Hope Ndhlovu-Chanda, an official of Zambia's human rights commission, says that while there is a higher rate of reports of rights violations by people employed in Chinese copper mines, the problems are not exclusive to Chinese companies: "Several investors, whether from Europe, America, China, and even some Zambians, often don't adhere to Zambia's labour laws," she added.

So who is responsible for ensuring that Chinese companies or indeed foreign investors operate within the legal framework of the host countries? What about the "expatriate" chicken farmers and shop keepers, aren't they a threat to Zambia's micro-enterprise sector?

Well, despite complaints that they are taking over the informal economy, and destroying the bulk of the population's livelihoods, they are operating within the law, because these sectors are not protected from outside competition.

So is it the responsibility of the Chinese to play fair in an open market environment?

The way an investor behaves is pretty much determined by the rules of the game set by the host country.
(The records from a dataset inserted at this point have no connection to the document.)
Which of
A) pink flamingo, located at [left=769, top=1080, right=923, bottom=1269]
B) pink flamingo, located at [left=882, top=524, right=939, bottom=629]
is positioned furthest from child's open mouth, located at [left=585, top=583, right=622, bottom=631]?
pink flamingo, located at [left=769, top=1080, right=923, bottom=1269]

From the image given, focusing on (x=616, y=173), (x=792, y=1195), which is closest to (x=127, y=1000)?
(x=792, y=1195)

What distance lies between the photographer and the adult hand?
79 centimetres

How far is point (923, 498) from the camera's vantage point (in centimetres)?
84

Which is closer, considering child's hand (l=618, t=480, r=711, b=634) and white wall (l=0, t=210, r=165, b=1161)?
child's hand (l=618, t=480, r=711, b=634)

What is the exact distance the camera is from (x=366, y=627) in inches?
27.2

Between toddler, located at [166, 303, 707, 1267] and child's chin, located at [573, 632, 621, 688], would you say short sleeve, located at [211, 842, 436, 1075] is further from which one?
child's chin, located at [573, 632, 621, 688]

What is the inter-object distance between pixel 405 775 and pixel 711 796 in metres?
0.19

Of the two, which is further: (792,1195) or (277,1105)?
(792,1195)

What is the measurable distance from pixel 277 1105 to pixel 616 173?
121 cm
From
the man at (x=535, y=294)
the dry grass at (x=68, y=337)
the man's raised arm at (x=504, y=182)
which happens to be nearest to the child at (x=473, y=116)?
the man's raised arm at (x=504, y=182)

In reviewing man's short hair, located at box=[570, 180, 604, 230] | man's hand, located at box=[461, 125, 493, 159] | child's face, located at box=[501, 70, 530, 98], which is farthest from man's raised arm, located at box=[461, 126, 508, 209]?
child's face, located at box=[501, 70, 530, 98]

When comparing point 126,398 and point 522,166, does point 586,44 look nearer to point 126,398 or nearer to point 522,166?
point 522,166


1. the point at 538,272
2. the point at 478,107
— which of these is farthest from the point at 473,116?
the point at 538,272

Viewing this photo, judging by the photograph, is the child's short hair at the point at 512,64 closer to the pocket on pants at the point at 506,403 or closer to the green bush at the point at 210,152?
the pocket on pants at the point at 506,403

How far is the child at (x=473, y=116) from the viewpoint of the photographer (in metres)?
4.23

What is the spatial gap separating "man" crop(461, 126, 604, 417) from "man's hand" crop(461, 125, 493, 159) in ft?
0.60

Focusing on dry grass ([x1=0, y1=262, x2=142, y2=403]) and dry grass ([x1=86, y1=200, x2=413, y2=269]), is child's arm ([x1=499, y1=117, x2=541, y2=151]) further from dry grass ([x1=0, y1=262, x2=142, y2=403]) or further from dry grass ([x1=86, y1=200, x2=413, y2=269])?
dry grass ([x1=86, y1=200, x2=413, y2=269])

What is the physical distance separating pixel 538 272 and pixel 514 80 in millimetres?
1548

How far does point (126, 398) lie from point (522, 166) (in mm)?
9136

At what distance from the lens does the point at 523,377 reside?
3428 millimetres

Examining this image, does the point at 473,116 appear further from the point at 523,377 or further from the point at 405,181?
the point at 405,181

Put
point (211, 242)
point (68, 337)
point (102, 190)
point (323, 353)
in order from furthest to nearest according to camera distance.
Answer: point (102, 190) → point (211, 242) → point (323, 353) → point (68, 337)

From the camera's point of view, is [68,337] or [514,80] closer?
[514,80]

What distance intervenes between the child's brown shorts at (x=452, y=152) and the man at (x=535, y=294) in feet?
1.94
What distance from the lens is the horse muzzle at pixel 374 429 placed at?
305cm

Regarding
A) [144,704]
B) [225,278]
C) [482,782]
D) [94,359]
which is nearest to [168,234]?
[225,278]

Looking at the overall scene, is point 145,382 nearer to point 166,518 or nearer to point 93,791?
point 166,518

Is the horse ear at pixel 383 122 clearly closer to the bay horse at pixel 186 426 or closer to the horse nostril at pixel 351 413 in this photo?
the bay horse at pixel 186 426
Every government has the right to set rules and ensure that they are enforced. Why are governments such as Zambia's unable to assert their authority? Investors can always take advantage of weak institutions.

Questions about China's role must continue to be asked, but isn't it high time that some of these questions are directed at African governments?

China is open and unapologetic about its strategic objectives in Africa. It is hungry for Africa's natural resources and has already secured deals for oil, minerals and trade amongst others.

As well as its declared interest to tap into Africa's unsaturated markets for its manufactured goods, Beijing is also seeking to expand its global influence with the diplomatic help of African countries.

But what about the African countries it is dealing with? What do they want from China? How many of them have policies for dealing with the economic superpower?

An African official privy to such negotiations told me that most times they go into negotiations unprepared and make adhoc decisions based on what is being offered. "We once signed a 200-page document without reading the small print," he laughed.

This lack of foresight inevitably puts such governments on the weaker end of the negotiating table.

How many African countries have clearly defined visions for the next 30 years? It's difficult to work out a route if you don't have a planned destination.

The relationship countries with stronger institutions, such as South Africa and Mauritius, enjoy with China is very different from other African countries.

China's activities have the potential to contribute to Africa's development, but the challenge is on African governments to not only create enabling environments for business but also strengthen their institutional capacities.

This can only be done if they have clearly defined policies and rules of engagement, which ensure that the deals they sign benefit their people in the long term.